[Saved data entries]
____________________
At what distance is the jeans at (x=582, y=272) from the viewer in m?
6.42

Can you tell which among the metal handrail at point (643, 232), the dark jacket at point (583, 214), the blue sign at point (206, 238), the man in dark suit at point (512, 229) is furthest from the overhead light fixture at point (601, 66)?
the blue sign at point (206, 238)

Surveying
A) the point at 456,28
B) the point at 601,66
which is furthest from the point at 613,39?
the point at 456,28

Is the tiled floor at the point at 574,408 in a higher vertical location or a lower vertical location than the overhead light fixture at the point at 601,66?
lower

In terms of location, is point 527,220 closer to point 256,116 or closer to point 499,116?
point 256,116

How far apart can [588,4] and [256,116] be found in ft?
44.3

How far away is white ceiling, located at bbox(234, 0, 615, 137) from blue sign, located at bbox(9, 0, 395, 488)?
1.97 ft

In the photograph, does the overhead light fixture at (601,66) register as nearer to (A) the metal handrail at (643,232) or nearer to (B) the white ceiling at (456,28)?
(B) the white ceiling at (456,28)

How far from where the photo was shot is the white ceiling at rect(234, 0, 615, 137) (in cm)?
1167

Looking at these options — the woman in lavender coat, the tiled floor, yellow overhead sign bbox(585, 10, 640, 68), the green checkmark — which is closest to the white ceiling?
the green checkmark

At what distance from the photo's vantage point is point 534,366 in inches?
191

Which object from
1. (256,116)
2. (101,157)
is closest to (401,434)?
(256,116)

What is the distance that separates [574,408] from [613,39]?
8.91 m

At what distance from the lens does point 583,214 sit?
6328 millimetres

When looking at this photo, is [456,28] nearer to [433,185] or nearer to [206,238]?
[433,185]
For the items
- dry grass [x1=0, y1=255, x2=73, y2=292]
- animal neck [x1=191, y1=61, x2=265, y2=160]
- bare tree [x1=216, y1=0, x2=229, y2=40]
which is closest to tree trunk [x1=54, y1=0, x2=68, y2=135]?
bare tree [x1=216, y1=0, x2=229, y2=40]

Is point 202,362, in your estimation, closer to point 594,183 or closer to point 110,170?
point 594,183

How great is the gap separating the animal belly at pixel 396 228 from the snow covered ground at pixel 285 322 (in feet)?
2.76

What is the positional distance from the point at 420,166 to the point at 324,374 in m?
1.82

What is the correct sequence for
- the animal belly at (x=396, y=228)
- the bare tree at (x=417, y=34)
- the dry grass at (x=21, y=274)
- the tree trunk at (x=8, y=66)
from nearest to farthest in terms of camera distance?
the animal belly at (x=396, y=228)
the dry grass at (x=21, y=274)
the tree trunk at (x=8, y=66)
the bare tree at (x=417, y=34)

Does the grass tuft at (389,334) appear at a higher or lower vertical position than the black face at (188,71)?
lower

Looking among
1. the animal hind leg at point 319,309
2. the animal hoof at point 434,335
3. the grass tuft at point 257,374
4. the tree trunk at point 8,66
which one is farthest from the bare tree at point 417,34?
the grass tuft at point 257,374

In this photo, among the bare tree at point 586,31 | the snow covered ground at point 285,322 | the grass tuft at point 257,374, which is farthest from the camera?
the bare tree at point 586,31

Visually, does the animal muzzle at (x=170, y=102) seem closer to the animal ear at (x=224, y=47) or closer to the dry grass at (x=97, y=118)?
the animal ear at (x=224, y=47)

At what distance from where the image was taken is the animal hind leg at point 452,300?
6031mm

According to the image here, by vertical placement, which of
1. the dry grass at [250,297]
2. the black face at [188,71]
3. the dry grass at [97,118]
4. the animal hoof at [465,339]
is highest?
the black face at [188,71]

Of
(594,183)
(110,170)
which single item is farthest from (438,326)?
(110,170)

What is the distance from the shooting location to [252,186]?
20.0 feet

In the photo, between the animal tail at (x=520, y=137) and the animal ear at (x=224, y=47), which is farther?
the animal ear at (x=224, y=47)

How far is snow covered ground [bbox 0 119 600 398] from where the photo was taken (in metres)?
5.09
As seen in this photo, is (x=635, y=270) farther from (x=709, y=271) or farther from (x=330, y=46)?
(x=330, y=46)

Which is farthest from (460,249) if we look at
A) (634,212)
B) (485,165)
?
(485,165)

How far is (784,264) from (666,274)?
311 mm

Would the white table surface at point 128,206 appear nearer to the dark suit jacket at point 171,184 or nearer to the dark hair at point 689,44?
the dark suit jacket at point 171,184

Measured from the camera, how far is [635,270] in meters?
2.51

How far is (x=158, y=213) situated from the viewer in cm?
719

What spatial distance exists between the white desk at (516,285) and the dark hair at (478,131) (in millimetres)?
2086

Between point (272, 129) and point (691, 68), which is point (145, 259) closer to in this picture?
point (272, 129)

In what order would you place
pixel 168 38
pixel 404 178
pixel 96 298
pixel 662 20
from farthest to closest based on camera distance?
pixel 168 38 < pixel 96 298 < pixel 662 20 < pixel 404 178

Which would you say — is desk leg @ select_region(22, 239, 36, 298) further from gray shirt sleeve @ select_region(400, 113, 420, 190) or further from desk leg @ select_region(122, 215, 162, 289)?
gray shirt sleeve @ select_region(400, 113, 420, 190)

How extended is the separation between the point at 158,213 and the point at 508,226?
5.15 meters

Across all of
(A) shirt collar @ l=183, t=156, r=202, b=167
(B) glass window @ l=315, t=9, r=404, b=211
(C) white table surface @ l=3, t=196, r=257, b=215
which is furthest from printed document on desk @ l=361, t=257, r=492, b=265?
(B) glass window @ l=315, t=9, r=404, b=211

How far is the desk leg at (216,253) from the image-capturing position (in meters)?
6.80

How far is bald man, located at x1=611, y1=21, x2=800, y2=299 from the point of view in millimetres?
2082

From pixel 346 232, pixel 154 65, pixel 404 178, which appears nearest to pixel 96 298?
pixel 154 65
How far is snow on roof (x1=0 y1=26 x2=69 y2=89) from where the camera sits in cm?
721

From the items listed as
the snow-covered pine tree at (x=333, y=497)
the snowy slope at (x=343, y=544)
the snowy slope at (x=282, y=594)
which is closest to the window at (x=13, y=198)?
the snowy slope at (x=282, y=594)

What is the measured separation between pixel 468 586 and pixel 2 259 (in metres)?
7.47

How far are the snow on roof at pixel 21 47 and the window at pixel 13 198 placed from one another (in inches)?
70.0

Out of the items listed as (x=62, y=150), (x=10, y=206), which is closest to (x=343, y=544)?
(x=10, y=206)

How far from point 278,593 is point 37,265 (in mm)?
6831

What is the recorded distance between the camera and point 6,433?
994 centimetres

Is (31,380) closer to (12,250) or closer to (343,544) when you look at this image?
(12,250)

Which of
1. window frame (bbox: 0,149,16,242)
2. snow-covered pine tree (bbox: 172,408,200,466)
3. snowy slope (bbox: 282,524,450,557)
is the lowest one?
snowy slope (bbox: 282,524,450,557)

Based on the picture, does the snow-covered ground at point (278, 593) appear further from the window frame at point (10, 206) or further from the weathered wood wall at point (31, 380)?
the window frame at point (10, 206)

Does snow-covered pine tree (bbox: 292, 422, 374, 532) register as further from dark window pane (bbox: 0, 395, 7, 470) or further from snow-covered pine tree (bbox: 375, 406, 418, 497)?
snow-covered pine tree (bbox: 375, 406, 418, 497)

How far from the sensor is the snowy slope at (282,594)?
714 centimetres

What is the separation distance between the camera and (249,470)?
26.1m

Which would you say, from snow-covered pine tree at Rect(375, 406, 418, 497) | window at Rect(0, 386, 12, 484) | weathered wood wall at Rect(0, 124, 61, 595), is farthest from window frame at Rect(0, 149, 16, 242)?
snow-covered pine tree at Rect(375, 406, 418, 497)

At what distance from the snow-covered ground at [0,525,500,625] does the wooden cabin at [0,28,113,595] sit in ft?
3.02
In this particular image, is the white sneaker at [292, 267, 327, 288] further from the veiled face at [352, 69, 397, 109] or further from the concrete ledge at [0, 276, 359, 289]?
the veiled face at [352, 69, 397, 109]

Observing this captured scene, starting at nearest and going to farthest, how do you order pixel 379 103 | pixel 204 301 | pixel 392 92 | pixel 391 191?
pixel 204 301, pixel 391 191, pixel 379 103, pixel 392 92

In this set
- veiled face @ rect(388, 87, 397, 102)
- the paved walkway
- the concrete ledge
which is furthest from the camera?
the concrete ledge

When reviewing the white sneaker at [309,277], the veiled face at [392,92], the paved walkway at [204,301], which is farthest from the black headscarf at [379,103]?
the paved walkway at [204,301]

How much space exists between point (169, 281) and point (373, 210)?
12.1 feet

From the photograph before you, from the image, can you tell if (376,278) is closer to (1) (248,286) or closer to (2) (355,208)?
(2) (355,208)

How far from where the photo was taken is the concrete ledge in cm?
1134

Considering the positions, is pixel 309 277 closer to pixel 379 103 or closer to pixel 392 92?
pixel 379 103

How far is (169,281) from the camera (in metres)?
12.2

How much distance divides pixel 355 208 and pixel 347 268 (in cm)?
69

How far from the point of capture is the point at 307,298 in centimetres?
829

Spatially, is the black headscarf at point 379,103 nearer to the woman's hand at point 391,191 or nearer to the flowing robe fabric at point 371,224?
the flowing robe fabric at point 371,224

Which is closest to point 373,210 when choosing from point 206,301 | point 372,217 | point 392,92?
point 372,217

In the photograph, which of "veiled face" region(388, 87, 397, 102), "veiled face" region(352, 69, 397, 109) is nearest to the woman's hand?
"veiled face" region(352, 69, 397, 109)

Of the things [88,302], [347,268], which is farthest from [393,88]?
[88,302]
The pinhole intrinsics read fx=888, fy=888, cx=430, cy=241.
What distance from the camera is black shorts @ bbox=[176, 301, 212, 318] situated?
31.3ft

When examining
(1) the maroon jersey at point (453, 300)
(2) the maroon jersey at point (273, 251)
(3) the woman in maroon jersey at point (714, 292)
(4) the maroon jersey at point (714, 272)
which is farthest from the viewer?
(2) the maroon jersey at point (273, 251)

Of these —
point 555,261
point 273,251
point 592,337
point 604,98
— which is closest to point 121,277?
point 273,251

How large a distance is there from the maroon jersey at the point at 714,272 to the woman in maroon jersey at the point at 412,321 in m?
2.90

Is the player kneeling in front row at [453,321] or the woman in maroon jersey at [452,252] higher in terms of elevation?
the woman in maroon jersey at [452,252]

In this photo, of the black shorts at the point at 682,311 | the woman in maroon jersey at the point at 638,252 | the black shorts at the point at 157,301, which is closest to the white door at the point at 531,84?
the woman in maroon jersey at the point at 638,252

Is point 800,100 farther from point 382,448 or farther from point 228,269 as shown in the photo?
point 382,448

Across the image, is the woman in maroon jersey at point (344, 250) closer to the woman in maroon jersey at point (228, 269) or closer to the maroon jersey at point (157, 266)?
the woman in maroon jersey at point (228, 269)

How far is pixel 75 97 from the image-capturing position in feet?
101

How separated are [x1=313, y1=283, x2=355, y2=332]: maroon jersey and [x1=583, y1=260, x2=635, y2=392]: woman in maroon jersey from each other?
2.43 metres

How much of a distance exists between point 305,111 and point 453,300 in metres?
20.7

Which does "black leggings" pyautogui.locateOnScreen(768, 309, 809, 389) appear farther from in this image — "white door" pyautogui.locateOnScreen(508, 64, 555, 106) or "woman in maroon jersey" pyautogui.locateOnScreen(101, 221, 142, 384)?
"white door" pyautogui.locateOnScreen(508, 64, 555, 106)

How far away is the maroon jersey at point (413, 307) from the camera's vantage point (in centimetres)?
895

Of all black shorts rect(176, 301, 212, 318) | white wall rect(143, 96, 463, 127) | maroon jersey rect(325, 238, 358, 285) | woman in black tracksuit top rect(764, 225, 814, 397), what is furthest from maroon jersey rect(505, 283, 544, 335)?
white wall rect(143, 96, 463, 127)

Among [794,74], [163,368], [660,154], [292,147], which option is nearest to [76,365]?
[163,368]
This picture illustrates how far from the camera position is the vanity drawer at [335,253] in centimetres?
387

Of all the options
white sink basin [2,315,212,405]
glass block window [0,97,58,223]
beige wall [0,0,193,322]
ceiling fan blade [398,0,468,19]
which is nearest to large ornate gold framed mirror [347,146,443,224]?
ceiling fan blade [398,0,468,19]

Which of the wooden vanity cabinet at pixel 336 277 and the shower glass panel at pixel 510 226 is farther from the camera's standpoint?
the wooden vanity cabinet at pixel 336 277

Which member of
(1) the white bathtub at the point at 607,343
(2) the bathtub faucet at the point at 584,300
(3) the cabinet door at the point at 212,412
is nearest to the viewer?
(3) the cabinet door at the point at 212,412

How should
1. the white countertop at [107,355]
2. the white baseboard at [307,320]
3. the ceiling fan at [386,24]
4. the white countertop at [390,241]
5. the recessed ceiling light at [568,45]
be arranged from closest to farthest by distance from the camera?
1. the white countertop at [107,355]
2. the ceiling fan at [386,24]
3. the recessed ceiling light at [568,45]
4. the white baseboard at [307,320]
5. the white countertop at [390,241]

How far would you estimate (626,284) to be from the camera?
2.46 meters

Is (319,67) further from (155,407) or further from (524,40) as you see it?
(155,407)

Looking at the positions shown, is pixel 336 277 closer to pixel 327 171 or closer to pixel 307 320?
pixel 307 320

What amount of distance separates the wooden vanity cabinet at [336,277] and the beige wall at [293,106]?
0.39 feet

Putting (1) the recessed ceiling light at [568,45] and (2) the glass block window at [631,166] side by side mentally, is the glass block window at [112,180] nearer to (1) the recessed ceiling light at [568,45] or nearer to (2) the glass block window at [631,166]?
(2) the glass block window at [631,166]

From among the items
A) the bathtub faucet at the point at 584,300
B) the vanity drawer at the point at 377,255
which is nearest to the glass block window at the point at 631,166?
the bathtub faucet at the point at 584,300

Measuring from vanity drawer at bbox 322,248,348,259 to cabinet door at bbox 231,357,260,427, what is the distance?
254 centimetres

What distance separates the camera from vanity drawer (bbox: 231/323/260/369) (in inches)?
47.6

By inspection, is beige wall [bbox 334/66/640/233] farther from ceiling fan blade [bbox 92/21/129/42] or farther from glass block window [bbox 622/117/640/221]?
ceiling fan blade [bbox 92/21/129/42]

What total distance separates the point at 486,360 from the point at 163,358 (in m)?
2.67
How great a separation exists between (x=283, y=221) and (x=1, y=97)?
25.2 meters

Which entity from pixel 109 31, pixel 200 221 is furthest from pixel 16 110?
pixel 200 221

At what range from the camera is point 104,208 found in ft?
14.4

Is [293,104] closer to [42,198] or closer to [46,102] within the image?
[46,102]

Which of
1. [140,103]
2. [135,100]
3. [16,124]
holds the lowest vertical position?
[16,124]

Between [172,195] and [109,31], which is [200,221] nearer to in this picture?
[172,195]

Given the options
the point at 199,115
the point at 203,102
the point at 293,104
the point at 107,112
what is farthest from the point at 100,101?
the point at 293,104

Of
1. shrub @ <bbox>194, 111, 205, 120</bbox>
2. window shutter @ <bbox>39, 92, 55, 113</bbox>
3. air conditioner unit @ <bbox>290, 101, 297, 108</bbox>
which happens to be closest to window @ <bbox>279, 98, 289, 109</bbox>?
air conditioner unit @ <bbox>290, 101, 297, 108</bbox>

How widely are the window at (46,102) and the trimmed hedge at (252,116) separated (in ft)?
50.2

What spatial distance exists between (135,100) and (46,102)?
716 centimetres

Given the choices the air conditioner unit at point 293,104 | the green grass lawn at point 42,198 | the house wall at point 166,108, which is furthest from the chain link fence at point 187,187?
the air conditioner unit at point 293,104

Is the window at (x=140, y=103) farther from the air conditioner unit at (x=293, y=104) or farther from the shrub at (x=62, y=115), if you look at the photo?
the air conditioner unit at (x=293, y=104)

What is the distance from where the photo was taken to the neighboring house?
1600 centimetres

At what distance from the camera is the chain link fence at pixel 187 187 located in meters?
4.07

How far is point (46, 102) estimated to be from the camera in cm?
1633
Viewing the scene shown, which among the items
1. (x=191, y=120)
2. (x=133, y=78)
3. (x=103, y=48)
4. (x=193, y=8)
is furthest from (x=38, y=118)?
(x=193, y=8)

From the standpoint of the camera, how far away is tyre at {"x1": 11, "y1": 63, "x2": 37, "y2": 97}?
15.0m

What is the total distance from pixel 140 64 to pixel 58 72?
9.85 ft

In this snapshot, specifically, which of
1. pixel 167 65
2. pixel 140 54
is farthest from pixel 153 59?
____________________
Each line from the one containing "What spatial distance exists between (135,100)" to the end of the listing above should be copied exactly, and nothing else.

What spatial distance exists between (135,100) and (46,102)?
716 centimetres

Given the choices the air conditioner unit at point 293,104 | the green grass lawn at point 42,198 | the house wall at point 166,108, which is furthest from the chain link fence at point 187,187?
the air conditioner unit at point 293,104

Is the window at (x=140, y=103) farther from the air conditioner unit at (x=293, y=104) or farther from the shrub at (x=62, y=115), if you look at the photo?
the air conditioner unit at (x=293, y=104)

What is the distance from where the photo was taken to the neighboring house?
1600 centimetres

At what distance from the camera is the chain link fence at pixel 187 187 located in meters?
4.07

How far is point (46, 102) estimated to be from the camera in cm?
1633
Viewing the scene shown, which among the items
1. (x=191, y=120)
2. (x=133, y=78)
3. (x=103, y=48)
4. (x=193, y=8)
is furthest from (x=38, y=118)?
(x=193, y=8)

From the standpoint of the camera, how far away is tyre at {"x1": 11, "y1": 63, "x2": 37, "y2": 97}?
15.0m

What is the total distance from pixel 140 64 to pixel 58 72?
9.85 ft

In this snapshot, specifically, which of
1. pixel 167 65
2. pixel 140 54
is farthest from pixel 153 59?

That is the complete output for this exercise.